*Article*

5. ROS 2 ML Integration

5.1 Isaac ROS DNN Inference

NVIDIA Isaac ROS provides two GPU-accelerated inference nodes, both NITROS-compatible for zero-copy integration:

TensorRT Node (isaac_ros_tensor_rt):

• CUDA-based, on-GPU inference framework
• Supports ONNX and TensorRT Engine Plan formats
• Automatically converts ONNX models to optimized Engine Plans (one-time startup cost)
• Minimal configuration overhead
• Best for: dedicated GPU inference with pre-optimized models

Triton Node (isaac_ros_triton):

• Based on NVIDIA Triton Inference Server
• Supports TensorFlow, TensorRT, PyTorch, ONNX Runtime
• Supports both GPU and CPU inference
• Requires model repository setup and configuration files
• Best for: multi-framework deployments, shared GPU resources, model versioning

Pipeline architecture: Both nodes follow the encoder-inference-decoder pattern:

Raw ROS msg → DNN Image Encoder → Tensor List → TensorRT/Triton → Tensor List → Decoder → ROS msg
                (resize, normalize,              (inference)        (interpret output:
                 type conversion)                                    detections, masks,
                                                                     poses, etc.)

Performance: Both nodes deliver comparable inference speed. Selection should be based on deployment constraints rather than raw performance:

Benchmark (Isaac ROS 4.2)	Hardware	FPS	Latency
TensorRT (PeopleSemSegNet)	x86 + RTX 5090	1,570	1.5 ms
TensorRT (PeopleSemSegNet)	AGX Thor T5000	~385	2.9 ms
DNN Stereo Disparity	x86 + RTX 5090	350	5.3 ms
H.264 Encoder	DGX Spark	921	2.7 ms

5.2 GPU Memory Sharing and NITROS

NVIDIA Isaac Transport for ROS (NITROS) is the key technology enabling efficient GPU-accelerated perception pipelines in ROS 2.

How NITROS works:

1. Type Adaptation (REP-2007): Allows ROS nodes to work with hardware-optimized data formats (e.g., GPU buffers) instead of standard ROS messages. When data needs to cross to a non-NITROS node, it is automatically converted back to standard format.

2. Type Negotiation (REP-2009): Nodes advertise their supported data types, and the framework selects the format that yields optimal performance. This happens transparently at graph construction time.

3. Zero-copy transport: When NITROS nodes operate in the same process (composable node container), data stays in GPU memory and is passed by pointer -- no CPU copies, no serialization.

*Problem description*
List every model framework that the ROS 2 ML integration section says the Triton node supports.

*Information given*
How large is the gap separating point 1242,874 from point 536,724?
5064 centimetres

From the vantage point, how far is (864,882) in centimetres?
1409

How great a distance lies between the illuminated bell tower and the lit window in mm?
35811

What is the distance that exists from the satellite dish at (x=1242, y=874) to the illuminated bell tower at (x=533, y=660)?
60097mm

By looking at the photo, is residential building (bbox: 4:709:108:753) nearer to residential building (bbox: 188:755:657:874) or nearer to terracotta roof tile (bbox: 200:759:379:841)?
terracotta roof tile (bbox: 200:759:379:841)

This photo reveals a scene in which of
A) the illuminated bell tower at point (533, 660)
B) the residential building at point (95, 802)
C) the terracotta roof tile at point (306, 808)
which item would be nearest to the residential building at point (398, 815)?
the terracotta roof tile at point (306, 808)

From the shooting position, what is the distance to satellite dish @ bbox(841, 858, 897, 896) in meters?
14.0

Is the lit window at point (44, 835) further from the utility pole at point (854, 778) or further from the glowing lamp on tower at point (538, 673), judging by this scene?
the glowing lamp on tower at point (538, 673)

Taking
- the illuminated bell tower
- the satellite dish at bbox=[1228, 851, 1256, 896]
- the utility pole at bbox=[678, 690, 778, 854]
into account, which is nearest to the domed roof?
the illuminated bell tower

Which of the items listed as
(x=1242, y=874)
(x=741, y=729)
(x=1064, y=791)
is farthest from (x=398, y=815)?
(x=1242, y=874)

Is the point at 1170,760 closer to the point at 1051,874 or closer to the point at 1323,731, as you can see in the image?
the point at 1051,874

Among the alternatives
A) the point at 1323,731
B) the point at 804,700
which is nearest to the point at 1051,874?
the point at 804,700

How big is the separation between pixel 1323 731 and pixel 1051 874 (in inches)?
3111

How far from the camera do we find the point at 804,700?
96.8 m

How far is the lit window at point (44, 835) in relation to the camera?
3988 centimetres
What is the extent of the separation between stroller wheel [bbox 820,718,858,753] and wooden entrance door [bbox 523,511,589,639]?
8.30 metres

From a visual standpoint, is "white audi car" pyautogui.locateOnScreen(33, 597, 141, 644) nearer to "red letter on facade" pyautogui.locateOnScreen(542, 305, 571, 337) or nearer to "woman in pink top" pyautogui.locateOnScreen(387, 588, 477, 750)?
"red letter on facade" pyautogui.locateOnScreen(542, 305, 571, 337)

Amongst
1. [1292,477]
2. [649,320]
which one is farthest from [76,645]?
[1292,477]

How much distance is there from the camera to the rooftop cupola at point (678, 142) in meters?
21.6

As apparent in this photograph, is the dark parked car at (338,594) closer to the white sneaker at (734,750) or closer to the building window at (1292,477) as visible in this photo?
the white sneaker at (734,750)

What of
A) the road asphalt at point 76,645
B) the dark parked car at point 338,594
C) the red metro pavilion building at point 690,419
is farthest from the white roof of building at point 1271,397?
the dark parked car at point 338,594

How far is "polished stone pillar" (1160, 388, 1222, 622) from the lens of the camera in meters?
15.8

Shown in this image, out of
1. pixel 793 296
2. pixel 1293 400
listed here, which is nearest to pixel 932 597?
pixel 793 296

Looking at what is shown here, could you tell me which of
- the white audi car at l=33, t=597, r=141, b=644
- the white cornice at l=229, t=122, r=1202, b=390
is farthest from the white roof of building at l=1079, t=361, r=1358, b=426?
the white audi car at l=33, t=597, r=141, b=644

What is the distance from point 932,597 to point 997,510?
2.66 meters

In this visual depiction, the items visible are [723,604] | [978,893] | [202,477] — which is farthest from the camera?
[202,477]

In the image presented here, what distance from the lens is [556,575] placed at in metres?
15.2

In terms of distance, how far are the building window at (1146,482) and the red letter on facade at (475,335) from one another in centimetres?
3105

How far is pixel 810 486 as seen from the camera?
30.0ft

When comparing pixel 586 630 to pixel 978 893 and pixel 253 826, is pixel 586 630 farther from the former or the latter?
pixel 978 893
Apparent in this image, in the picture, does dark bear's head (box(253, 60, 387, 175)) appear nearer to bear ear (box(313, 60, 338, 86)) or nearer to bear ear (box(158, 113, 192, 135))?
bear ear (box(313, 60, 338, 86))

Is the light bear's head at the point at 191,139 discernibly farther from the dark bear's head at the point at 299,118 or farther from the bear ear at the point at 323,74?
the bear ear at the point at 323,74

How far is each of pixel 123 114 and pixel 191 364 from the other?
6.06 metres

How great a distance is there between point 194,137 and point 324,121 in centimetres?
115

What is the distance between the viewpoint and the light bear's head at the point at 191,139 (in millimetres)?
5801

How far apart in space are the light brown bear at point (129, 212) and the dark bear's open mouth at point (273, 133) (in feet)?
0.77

*Task response*
- TensorFlow
- TensorRT
- PyTorch
- ONNX Runtime